Querying Datasets and Files¶
Overview¶
The EDP is designed for easy access to molecular information. It provides an easy-to-use, real-time API for querying any dataset or file on the platform through the EDP Python or R client libraries. Users can also use Bash to query datasets. Users can also apply complex filters when querying datasets and files; to learn more about using filters, users can refer to the Filters documentation.
Querying Datasets¶
Dataset query results are returned in pages, similar to a search engine. To narrow down search results, datasets can be filtered on one or more fields. Users can either build queries using a programming language (or even write raw JSON) or by building them directly on any dataset page in the EDP web application. The easiest way to query datasets is by using the EDP Python or R client libraries.
A basic query returns a page of results from the specified public dataset. Users can set the paginate parameter to True to retrieve all records or use the limit parameter to specify how many records to retrieve. Users should note that in the R client, the limit parameter allows users to retrieve a maximum of 10,000 records in a single request. Additionally, the query function accepts the following parameters:
Parameter |
Value |
Description |
---|---|---|
filters |
objects |
A valid filter object. |
facets |
objects |
A valid facets object |
fields |
string |
A list of fields to include in the results. |
exclude_fields |
string |
A list of fields to exclude in the results. |
ordering |
string |
A list of fields to order results by. |
query |
string |
A valid query string. |
limit |
integer |
The number of results to return per-page. |
offset |
integer |
The record offset in the result-set. |
paginate |
boolean |
If True, returns all records.

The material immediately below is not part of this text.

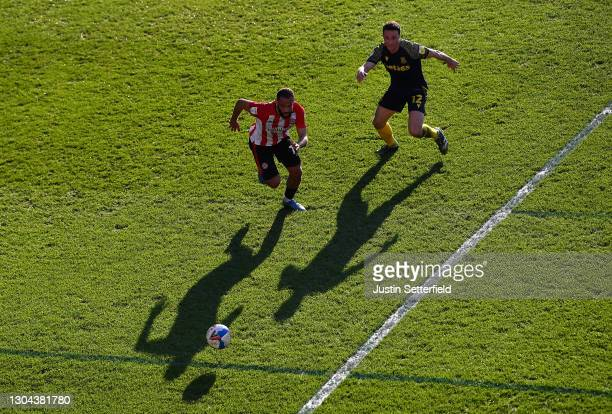 Bryan Mbeumo of Brentford is put under pressure by James Chester of Stoke City during the Sky Bet Championship match between Brentford and Stoke City...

Default is False. |
page_size |
integer |
The internal batch size per request. Default is 100, with a maximum size of 10,000. Increasing the page_size can increase the speed of the query, but large numbers can in some cases cause requests to fail due to the large amount of data coming out in a single response. |
output_format |
string |
The output format of the query (‘csv’, ‘tsv’, or ‘json’). Default is ‘json’. |
In Python:
# Users can set how many records they want to retrieve with the "limit" parameter
Dataset.get_by_full_path('quartzbio:Public:/ClinVar/5.2.0-20210110/Variants-GRCH37').query(limit=1000)
# Users can order query results using the ordering argument
# Order the query results by clinical_significance ascending
Dataset.get_by_full_path('quartzbio:Public:/ClinVar/5.2.0-20210110/Variants-GRCH37').query(ordering='clinical_significance')
# Order the query results by clinical_significance descending
Dataset.get_by_full_path('quartzbio:Public:/ClinVar/5.2.0-20210110/Variants-GRCH37').query(ordering='-clinical_significance')
# Query results can be ordered by multiple columns
# Order the query results by clinical_significance descending and gene_symbol ascending
Dataset.get_by_full_path('quartzbio:Public:/ClinVar/5.2.0-20210110/Variants-GRCH37').query(ordering=['-clinical_significance', 'gene'])
Saving Queries¶
Dataset queries can be saved and then used to make queries on datasets with a similar structure. Saved queries can be created for any dataset and can be shared with members of a user’s organization.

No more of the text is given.